**STATED TASK**
Copy the lines below word for word, from the first one up to and including the line that contains "0.25 metres". Leave out the pictures.

**** STORED DATA ****

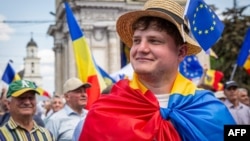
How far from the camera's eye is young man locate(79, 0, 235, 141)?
3049 mm

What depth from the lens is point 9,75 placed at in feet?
46.1

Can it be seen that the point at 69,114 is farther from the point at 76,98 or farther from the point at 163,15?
the point at 163,15

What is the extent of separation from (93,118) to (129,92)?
0.25 metres

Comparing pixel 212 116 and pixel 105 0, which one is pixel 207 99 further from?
pixel 105 0

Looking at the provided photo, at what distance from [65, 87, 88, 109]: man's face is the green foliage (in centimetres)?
3513

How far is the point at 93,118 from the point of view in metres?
3.16

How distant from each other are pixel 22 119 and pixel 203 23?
1900 mm

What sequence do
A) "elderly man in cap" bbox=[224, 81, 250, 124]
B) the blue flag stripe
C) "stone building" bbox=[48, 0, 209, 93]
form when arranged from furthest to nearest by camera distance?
"stone building" bbox=[48, 0, 209, 93] < the blue flag stripe < "elderly man in cap" bbox=[224, 81, 250, 124]

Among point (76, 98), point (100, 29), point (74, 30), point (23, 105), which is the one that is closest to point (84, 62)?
point (74, 30)

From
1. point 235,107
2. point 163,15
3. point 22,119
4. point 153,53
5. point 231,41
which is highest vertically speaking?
point 231,41

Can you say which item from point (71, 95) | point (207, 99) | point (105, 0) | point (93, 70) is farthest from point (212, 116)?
point (105, 0)

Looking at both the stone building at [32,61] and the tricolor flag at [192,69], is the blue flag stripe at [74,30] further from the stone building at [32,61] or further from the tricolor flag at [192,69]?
the stone building at [32,61]

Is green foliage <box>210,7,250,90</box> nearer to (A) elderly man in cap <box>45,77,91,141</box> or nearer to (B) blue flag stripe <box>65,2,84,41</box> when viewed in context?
(B) blue flag stripe <box>65,2,84,41</box>

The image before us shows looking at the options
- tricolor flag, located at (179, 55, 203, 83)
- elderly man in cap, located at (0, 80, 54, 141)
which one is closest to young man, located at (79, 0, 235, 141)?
elderly man in cap, located at (0, 80, 54, 141)
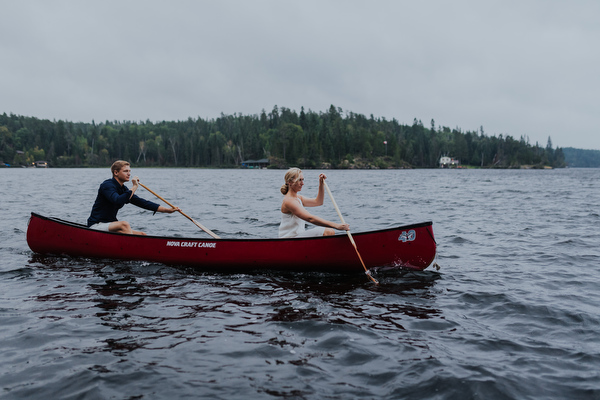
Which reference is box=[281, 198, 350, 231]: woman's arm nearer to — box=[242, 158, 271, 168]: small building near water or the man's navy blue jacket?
the man's navy blue jacket

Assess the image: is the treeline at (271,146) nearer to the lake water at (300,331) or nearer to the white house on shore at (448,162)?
the white house on shore at (448,162)

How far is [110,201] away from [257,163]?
126 metres

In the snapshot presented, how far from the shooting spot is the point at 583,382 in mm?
4375

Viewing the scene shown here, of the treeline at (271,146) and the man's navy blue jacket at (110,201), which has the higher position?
→ the treeline at (271,146)

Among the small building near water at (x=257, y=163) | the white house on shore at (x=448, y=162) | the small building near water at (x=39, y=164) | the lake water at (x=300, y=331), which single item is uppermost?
the white house on shore at (x=448, y=162)

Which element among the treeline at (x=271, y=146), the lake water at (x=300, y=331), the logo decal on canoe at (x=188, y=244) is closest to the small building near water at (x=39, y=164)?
the treeline at (x=271, y=146)

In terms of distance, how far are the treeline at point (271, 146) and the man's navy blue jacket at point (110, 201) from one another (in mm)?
112428

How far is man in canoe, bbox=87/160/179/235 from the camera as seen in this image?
29.7ft

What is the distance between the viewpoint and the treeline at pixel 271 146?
12862 centimetres

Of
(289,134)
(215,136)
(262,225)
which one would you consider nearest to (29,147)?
(215,136)

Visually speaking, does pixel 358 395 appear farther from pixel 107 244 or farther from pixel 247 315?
pixel 107 244

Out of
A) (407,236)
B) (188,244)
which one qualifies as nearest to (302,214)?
(407,236)

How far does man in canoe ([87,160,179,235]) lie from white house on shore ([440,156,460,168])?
160m

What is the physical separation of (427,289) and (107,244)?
6.31 m
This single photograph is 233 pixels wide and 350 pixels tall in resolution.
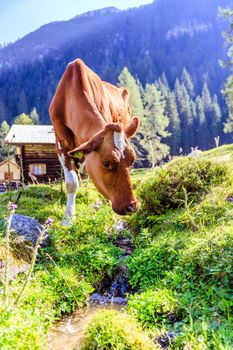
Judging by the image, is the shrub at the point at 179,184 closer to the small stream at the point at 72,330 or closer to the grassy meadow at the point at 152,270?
the grassy meadow at the point at 152,270

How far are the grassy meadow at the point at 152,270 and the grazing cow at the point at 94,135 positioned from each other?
0.83 meters

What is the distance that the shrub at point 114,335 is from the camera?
10.1 ft

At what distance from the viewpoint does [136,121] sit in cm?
639

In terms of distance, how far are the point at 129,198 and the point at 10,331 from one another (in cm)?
281

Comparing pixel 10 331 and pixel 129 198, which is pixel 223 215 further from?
pixel 10 331

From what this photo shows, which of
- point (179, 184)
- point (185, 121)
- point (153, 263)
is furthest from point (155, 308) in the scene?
point (185, 121)

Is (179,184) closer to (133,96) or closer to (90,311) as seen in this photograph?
(90,311)

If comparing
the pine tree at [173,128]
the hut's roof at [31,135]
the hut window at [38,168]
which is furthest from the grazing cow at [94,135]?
the pine tree at [173,128]

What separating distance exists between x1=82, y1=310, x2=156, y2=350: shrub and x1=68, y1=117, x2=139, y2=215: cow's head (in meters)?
2.11

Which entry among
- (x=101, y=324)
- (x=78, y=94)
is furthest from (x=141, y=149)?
(x=101, y=324)

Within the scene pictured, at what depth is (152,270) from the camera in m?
5.04

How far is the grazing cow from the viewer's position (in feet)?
17.5

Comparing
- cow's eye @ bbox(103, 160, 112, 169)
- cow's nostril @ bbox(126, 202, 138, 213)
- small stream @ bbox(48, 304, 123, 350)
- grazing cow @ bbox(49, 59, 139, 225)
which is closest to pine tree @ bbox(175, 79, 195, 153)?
grazing cow @ bbox(49, 59, 139, 225)

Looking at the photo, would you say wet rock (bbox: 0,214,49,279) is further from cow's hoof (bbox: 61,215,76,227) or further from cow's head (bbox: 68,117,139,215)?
cow's head (bbox: 68,117,139,215)
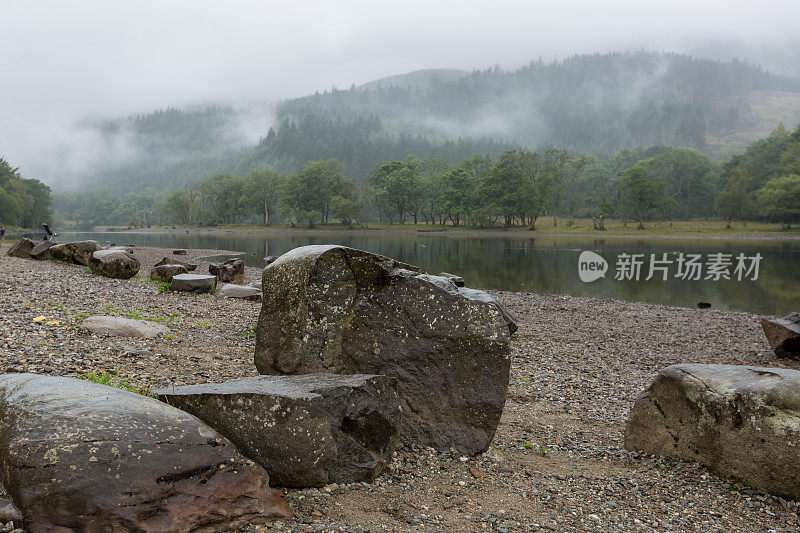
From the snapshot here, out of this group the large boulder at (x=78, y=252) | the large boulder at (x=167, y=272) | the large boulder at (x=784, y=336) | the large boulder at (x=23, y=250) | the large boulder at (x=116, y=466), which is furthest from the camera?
the large boulder at (x=23, y=250)

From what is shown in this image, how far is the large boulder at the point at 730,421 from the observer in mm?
6281

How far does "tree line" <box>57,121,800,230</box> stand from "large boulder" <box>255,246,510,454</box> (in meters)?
115

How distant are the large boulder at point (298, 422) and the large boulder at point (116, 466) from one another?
36 cm

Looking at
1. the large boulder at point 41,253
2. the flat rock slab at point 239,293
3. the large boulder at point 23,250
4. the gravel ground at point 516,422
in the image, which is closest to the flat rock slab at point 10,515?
the gravel ground at point 516,422

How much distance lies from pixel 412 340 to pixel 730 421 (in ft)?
14.7

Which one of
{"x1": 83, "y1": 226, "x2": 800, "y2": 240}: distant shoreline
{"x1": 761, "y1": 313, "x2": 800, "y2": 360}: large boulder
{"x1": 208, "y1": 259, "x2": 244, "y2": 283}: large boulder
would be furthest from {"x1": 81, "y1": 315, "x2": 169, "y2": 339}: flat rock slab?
{"x1": 83, "y1": 226, "x2": 800, "y2": 240}: distant shoreline

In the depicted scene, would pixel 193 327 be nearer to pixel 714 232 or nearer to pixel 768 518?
pixel 768 518

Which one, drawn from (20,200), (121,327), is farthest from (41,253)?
(20,200)

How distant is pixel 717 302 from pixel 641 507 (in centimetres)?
2844

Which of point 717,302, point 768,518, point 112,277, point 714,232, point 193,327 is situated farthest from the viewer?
point 714,232

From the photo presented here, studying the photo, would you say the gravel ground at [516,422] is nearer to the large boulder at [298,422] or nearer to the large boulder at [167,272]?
the large boulder at [298,422]

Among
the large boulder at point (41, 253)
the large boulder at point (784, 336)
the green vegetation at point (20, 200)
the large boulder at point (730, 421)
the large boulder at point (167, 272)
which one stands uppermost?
the green vegetation at point (20, 200)

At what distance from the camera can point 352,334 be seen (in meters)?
7.61

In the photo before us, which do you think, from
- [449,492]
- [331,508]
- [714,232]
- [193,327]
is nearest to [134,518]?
[331,508]
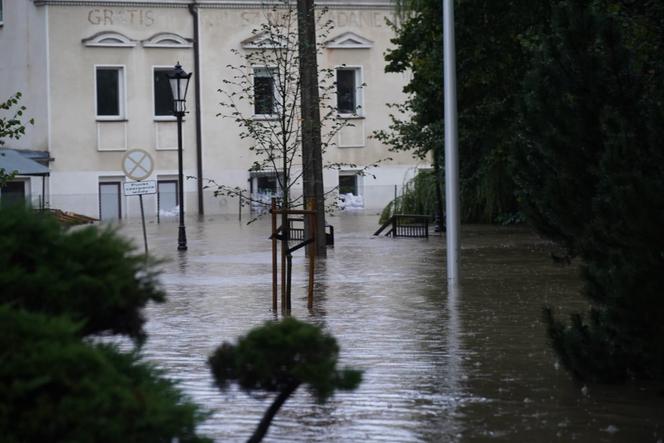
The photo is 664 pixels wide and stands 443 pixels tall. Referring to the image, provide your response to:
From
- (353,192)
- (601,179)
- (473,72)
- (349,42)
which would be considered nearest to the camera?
(601,179)

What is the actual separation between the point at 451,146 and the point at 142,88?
33.2 m

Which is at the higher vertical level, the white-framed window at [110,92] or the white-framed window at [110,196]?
the white-framed window at [110,92]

****

**TASK OUTPUT**
How far from the camera's eye is young man locate(79, 0, 235, 141)?
3049 mm

What depth from the lens is point 9,75 placed at in feet?
46.1

Can it be seen that the point at 69,114 is farther from the point at 76,98 or farther from the point at 163,15?
the point at 163,15

What is the extent of separation from (93,118) to (129,92)?
0.25 metres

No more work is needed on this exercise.